For AI21 models (e.g., ai21.jamba-1-5-mini-v1:0, ai21.jamba-1-5-large-v1:0), you can use the following configuration options:

config:
max_tokens: 256
temperature: 0.7
top_p: 0.9
frequency_penalty: 0.5
presence_penalty: 0.3

Claude Models

For Claude models (e.g., anthropic.claude-3-5-sonnet-20240620-v1:0), you can use the following configuration options:

config:
max_tokens: 256
temperature: 0.7
anthropic_version: 'bedrock-2023-05-31'
tools: [...] # Optional: Specify available tools
tool_choice: { ... } # Optional: Specify tool choice

Titan Models

For Titan models (e.g., amazon.titan-text-express-v1), you can use the following configuration options:

config:
maxTokenCount: 256
temperature: 0.7
topP: 0.9
stopSequences: ['END']

Llama

For Llama models (e.g., meta.llama3-1-70b-instruct-v1:0), you can use the following configuration options:

config:
max_gen_len: 256
temperature: 0.7
top_p: 0.9

Cohere Models

For Cohere models (e.g., cohere.command-text-v14), you can use the following configuration options:

config:
max_tokens: 256
temperature: 0.7
p: 0.9
k: 0
stop_sequences: ['END']

Mistral Models

For Mistral models (e.g., mistral.mistral-7b-instruct-v0:2), you can use the following configuration options:

config:
max_tokens: 256
temperature: 0.7
top_p: 0.9
top_k: 50

Model-graded tests

You can use Bedrock models to grade outputs. By default, model-graded tests use OpenAI and require the OPENAI_API_KEY environment variable to be set. However, when using AWS Bedrock, you have the option of overriding the grader for model-graded assertions to point to AWS Bedrock or other providers.

Note that because of how model-graded evals are implemented, the LLM grading models must support chat-formatted prompts (except for embedding or classification models).

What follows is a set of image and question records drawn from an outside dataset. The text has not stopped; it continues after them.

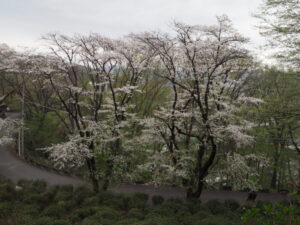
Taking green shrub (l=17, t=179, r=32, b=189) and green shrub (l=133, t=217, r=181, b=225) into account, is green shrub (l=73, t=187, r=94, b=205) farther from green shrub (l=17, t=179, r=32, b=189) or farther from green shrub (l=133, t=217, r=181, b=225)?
green shrub (l=133, t=217, r=181, b=225)

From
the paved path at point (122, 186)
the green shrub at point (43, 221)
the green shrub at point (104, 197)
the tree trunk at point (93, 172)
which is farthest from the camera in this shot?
the paved path at point (122, 186)

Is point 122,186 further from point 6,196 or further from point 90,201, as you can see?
point 6,196

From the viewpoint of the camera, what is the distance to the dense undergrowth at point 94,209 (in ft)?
17.5

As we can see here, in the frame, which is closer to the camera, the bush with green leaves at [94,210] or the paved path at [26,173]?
the bush with green leaves at [94,210]

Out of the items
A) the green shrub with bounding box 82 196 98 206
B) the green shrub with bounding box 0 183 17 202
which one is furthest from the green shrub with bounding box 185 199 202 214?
the green shrub with bounding box 0 183 17 202

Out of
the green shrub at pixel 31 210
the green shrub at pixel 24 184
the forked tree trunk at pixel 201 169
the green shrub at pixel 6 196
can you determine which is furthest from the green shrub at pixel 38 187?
the forked tree trunk at pixel 201 169

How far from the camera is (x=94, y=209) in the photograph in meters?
6.01

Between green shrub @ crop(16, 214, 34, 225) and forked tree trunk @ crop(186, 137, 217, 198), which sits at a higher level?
forked tree trunk @ crop(186, 137, 217, 198)

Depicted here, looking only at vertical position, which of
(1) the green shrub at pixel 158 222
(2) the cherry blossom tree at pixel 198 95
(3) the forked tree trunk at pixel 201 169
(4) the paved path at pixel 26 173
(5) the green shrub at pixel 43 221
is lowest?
(4) the paved path at pixel 26 173

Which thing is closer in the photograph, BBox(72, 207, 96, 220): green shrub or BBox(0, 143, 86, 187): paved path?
BBox(72, 207, 96, 220): green shrub

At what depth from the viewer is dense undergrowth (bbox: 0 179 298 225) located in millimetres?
5332

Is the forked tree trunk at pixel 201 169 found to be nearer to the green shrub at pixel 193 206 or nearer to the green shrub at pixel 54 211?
the green shrub at pixel 193 206

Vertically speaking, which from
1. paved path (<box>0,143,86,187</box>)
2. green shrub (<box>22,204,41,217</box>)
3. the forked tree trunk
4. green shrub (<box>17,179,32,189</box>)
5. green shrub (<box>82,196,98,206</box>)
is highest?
the forked tree trunk

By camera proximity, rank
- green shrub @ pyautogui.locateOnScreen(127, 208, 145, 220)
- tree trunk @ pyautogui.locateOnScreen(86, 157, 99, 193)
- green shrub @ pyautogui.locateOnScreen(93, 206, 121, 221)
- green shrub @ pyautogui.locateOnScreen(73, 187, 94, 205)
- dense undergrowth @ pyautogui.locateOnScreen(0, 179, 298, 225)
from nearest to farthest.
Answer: dense undergrowth @ pyautogui.locateOnScreen(0, 179, 298, 225) < green shrub @ pyautogui.locateOnScreen(93, 206, 121, 221) < green shrub @ pyautogui.locateOnScreen(127, 208, 145, 220) < green shrub @ pyautogui.locateOnScreen(73, 187, 94, 205) < tree trunk @ pyautogui.locateOnScreen(86, 157, 99, 193)
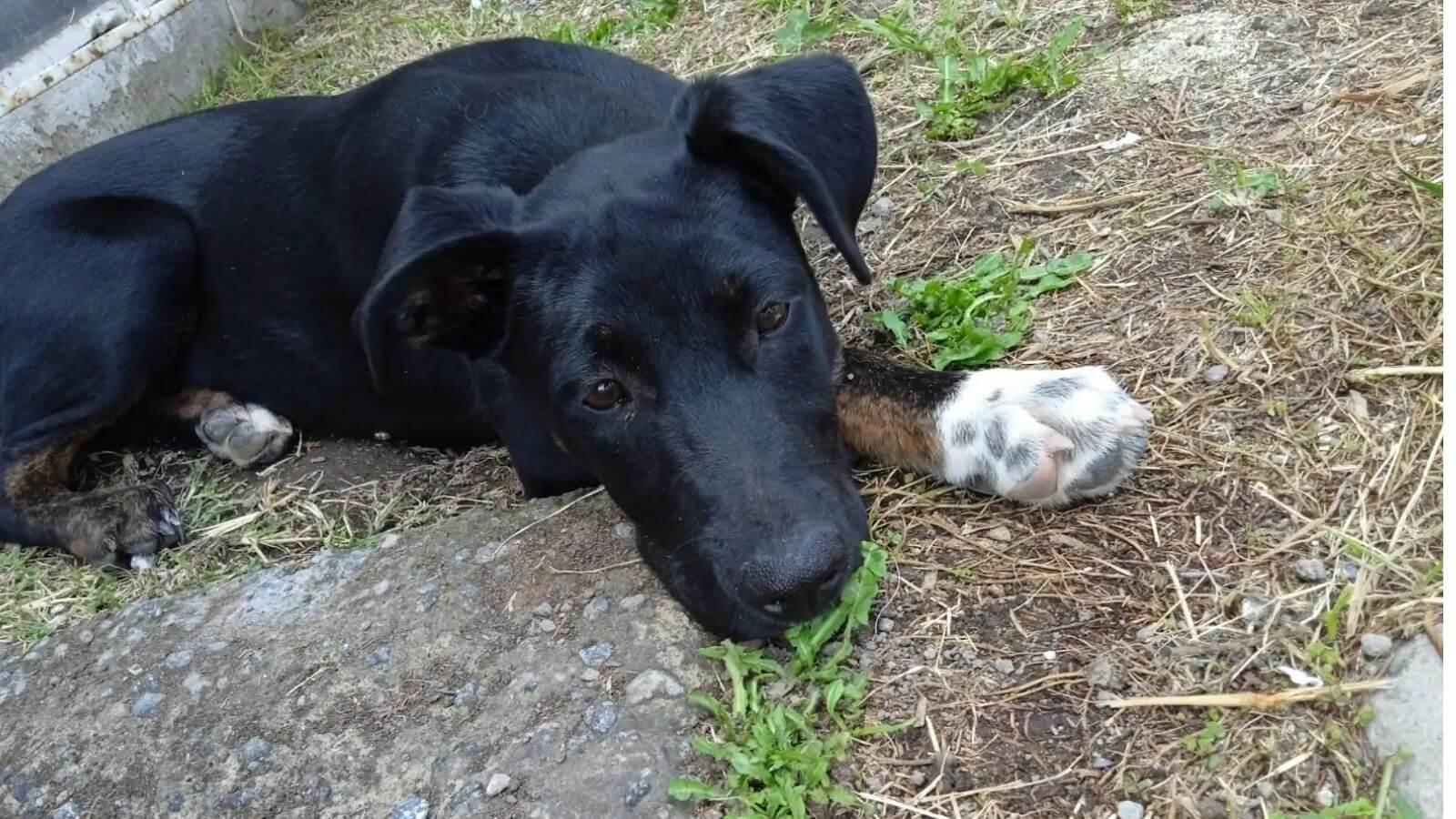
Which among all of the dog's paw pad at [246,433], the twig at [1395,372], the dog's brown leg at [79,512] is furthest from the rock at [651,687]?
the dog's paw pad at [246,433]

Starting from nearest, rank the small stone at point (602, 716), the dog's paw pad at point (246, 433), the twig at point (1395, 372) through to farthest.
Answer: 1. the small stone at point (602, 716)
2. the twig at point (1395, 372)
3. the dog's paw pad at point (246, 433)

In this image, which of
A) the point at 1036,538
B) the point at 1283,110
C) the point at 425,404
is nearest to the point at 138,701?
the point at 425,404

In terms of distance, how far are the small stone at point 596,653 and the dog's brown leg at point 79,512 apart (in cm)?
216

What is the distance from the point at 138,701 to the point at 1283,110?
4308mm

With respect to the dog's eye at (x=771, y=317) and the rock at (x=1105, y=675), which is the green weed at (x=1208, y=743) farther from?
the dog's eye at (x=771, y=317)

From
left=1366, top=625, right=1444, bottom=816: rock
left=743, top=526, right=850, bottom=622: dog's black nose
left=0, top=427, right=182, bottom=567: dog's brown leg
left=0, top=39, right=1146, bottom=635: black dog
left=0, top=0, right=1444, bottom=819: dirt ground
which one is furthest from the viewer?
left=0, top=427, right=182, bottom=567: dog's brown leg

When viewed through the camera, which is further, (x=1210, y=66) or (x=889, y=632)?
(x=1210, y=66)

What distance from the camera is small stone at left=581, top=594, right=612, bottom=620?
334cm

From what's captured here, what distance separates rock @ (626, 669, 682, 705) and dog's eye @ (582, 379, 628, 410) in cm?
68

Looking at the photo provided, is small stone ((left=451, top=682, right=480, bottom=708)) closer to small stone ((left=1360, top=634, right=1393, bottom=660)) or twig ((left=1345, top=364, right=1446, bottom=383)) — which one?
small stone ((left=1360, top=634, right=1393, bottom=660))

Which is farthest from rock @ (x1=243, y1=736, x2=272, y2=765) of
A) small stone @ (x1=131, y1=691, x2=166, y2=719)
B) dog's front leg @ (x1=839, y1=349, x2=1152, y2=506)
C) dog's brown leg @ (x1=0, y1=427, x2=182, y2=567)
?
dog's front leg @ (x1=839, y1=349, x2=1152, y2=506)

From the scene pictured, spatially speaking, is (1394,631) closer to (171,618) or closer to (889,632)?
(889,632)

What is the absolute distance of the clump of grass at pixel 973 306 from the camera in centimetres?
402

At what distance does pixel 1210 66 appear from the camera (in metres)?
4.93
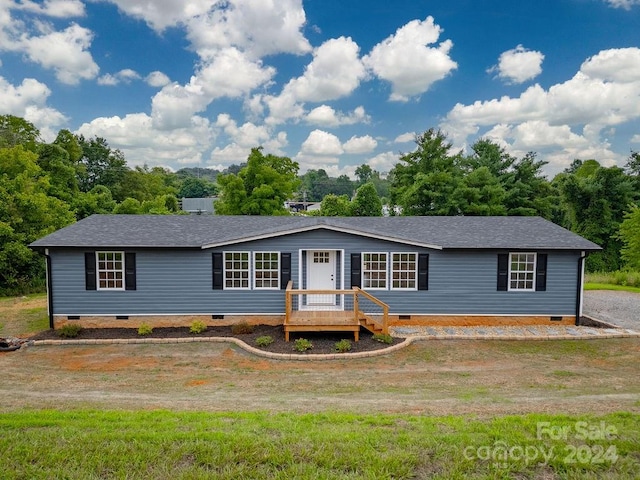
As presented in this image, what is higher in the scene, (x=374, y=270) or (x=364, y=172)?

To set this for all your test cases, add the defaultTest property to your config:

defaultTest:
options:
provider:
id: provider:chat:modelname
config:
temperature: 0
# Other provider config options

You can also do this for individual assertions:

# ...
assert:
- type: llm-rubric
value: Do not mention that you are an AI or chat assistant
provider:
text:
id: provider:chat:modelname
config:
region: us-east-1
temperature: 0
# Other provider config options...

Or for individual tests:

# ...
tests:
- vars:
# ...
options:
provider:
id: provider:chat:modelname
config:
temperature: 0
# Other provider config options
assert:
- type: llm-rubric
value: Do not mention that you are an AI or chat assistant

Embeddings

To override the embeddings provider for all assertions that require embeddings (such as similarity), use defaultTest:

defaultTest:
options:
provider:
embedding:
id: bedrock:embeddings:amazon.titan-embed-text-v2:0
config:
region: us-east-1

Environment Variables

The following environment variables can be used to configure the Bedrock provider:

  • AWS_BEDROCK_REGION: Default region for Bedrock API calls
  • AWS_BEDROCK_MAX_TOKENS: Default maximum number of tokens to generate
  • AWS_BEDROCK_TEMPERATURE: Default temperature for generation
  • AWS_BEDROCK_TOP_P: Default top_p value for generation
  • AWS_BEDROCK_STOP: Default stop sequences (as a JSON string)
  • AWS_BEDROCK_FREQUENCY_PENALTY: Default frequency penalty (for supported models)
  • AWS_BEDROCK_PRESENCE_PENALTY: Default presence penalty (for supported models)

Model-specific environment variables:

  • MISTRAL_MAX_TOKENS, MISTRAL_TEMPERATURE, MISTRAL_TOP_P, MISTRAL_TOP_K: For Mistral models
  • COHERE_TEMPERATURE, COHERE_P, COHERE_K, COHERE_MAX_TOKENS: For Cohere models

These environment variables can be overridden by the configuration specified in the YAML file.